TO BE DONE:
**a)** Return the passage of the eclogite exhumation excerpt from "We constrain the" to "for our model.".
**b)** Resume the eclogite exhumation excerpt after its final sentence.
[Begin SOURCE EXTRACT]
We constrain the duration of exhumation with the available Raman spectroscopy data for the two representative high-pressure rocks from the Stak eclogite in northwest Himalaya (Pakistan) and the Kulet whiteschist in the Kokchetav massif (Kazakhstan), where monocrystalline and round quartz inclusions are abundant in garnet crystals, thus providing suitable microstructural settings for our model.

The Stak massif is located in the Indus valley (northwest of Skardu, Pakistan) and has experienced the high-pressure event during the India-Asia continental collision24,25. The Stak eclogite follows a clockwise P-T path with the peak P-T at ~2.5 GPa, ~750 °C26, and went through ~1.3 GPa, ~610 °C conditions during exhumation17,24. The calculated P inc -Δt diagram in Fig. 3b shows a maximal 1 GPa residual pressure if the duration is shorter than one thousand years. The measured residual inclusion pressure ~0.52 GPa (samples SK6-37 and SK6-3817) corresponds to ~1.1 Ma duration. Our results are similar to the duration reported in the geochronological studies in the nearby high-pressure rocks: (1) For Kaghan eclogite massif (~150 km away from the Stak massif), the duration of decompression is ~2.4 Ma from the peak conditions 2.75 GPa, 720~770 °C to <1 GPa, <600 °C conditions27; (2) For the Tso Morari eclogite massif (~400 km away), the duration of decompression is ~5.5 Ma from the peak conditions 2.55~2.75 GPa, 630~645 °C to 0.7~0.84 GPa, 705~755 °C conditions28. Our results provide an independent support for a rapid decompression rate (~2.3 GPa/Ma) of the Stak eclogite and its geodynamic relation with the nearby Kaghan and Tso Morari massif in the northwest Himalaya17,25,26.
[End SOURCE EXTRACT]
[Begin DATA]
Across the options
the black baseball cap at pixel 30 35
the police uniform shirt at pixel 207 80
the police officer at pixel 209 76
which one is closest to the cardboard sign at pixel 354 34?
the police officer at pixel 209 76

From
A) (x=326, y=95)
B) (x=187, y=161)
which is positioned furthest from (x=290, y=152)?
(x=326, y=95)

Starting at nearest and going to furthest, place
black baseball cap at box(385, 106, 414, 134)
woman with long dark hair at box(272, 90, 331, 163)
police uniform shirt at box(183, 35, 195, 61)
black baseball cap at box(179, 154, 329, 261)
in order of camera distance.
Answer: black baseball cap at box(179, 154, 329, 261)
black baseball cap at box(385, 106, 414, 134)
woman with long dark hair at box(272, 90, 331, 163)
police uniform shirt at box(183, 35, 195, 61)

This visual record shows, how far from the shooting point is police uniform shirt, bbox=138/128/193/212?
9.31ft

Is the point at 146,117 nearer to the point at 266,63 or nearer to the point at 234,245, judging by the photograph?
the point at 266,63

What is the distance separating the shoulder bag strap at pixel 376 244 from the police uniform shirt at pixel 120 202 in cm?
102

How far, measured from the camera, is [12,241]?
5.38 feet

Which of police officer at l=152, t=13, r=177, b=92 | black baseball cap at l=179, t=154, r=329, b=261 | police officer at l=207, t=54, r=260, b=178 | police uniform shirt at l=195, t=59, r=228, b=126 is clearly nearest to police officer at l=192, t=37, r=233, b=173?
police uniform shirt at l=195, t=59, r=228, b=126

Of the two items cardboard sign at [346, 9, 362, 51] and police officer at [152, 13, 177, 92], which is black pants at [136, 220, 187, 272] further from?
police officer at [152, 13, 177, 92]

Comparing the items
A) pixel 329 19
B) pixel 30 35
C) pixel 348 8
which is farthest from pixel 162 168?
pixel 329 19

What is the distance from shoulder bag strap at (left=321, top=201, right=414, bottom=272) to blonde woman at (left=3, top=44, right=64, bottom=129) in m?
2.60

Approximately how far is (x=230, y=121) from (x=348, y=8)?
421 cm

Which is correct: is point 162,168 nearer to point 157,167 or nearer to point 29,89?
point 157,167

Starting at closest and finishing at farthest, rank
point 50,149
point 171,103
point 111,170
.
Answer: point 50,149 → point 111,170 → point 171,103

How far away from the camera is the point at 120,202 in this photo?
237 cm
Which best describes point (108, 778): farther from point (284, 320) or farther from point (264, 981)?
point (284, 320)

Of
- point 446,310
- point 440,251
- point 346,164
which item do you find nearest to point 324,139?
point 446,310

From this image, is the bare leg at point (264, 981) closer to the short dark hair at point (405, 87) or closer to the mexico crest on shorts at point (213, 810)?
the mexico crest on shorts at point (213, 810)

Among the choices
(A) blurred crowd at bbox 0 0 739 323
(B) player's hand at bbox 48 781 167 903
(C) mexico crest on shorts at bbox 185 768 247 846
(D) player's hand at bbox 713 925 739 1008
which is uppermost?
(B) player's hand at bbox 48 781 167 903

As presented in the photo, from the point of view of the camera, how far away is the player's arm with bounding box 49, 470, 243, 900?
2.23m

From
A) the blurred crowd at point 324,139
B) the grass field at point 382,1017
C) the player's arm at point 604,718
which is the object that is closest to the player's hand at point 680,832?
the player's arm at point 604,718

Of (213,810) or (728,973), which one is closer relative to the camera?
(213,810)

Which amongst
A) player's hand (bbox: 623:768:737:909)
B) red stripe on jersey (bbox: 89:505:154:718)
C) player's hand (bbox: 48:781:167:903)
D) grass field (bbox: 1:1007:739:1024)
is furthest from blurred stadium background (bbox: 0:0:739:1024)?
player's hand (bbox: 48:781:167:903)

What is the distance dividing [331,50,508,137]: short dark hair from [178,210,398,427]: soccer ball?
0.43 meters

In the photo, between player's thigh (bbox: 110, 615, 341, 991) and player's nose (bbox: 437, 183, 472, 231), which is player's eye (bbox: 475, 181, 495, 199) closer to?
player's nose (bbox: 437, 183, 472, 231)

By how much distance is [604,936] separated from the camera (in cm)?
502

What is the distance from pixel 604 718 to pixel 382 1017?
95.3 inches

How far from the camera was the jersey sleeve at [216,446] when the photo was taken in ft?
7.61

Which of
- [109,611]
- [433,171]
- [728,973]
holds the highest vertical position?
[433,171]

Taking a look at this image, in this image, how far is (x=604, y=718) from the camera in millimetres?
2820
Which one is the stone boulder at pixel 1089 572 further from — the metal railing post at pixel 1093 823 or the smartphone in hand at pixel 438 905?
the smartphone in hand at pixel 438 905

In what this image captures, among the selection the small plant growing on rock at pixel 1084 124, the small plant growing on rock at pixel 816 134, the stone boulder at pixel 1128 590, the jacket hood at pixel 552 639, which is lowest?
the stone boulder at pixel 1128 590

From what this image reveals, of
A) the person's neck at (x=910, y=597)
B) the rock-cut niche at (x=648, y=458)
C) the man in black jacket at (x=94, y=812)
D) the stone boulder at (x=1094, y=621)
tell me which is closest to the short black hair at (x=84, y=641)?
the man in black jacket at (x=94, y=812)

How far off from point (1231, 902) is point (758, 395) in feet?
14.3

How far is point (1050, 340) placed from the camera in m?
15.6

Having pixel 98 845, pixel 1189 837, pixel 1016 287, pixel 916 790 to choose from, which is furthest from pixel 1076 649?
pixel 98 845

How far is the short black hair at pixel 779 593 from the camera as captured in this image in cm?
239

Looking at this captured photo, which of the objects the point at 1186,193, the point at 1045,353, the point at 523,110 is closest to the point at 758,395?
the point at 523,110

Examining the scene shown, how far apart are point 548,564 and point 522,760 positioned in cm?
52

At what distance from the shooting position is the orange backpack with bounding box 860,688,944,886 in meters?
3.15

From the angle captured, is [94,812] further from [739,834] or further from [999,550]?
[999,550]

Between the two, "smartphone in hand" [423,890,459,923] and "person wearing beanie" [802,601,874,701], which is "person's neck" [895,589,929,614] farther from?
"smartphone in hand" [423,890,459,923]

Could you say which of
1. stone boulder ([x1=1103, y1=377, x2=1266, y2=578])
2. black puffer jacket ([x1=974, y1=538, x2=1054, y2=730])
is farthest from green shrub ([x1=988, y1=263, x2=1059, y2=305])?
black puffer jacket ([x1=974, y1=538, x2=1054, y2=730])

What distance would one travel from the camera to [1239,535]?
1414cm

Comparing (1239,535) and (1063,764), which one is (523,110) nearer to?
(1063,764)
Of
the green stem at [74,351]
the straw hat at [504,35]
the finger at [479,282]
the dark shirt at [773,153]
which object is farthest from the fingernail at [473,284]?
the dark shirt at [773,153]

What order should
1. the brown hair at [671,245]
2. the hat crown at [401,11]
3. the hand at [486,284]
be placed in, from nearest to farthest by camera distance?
[End DATA]
TASK RESPONSES:
**a)**
We constrain the duration of exhumation with the available Raman spectroscopy data for the two representative high-pressure rocks from the Stak eclogite in northwest Himalaya (Pakistan) and the Kulet whiteschist in the Kokchetav massif (Kazakhstan), where monocrystalline and round quartz inclusions are abundant in garnet crystals, thus providing suitable microstructural settings for our model.

**b)**
In the Kokchetav massif, (ultra)-high-pressure metamorphic rocks that contain coesite and microdiamond inclusions were exhumed29,30,31. The peak P-T conditions of the whiteschist from the Kulet region are ~3.5 GPa, ~740 °C, which are followed by an isothermal decompression and subsequent cooling during the retrograde metamorphism30. The quartz inclusions entrapped in the garnet cores are observed to be monocrystalline and euhedral with no evidence showing coesite pseudomorph (bimineralic quartz-coesite and pure coesite inclusions are in the garnet mantle shown in Fig. 3c)16,30. This implies that the quartz inclusions in the garnet cores are protected by the host at a pressure below the coesite-quartz transition pressure, which is experimentally calibrated to be ~2.74 GPa at ~740 °C32. We perform the mechanical model following the retrograde P-T path constructed in Parkinson30 from the coesite-quartz transition ~2.74 GPa, ~740 °C to the surface conditions with an initial quartz inclusion pressure below 2.74 GPa (the uncertainty on the initial pressure detailed in Methods). The calculated P inc -Δt diagram is shown in Fig. 3c. The duration of exhumation is constrained to be ~17.1 Ma based on the measured residual inclusion pressure ~0.44GPa16 (see Methods). This duration corresponds to an average decompression rate ~0.1 GPa/Ma. The calculated duration ~17.1 Ma for the Kulet whiteschist is in agreement with the geochronological results obtained by high-resolution ion microprobe dating on zircon in the Kokchetav massif: the dated duration of decompression and subsequent cooling from the peak P-T ~6 GPa, ~1,000 °C to amphibolite-facies conditions corresponds to <30Ma33.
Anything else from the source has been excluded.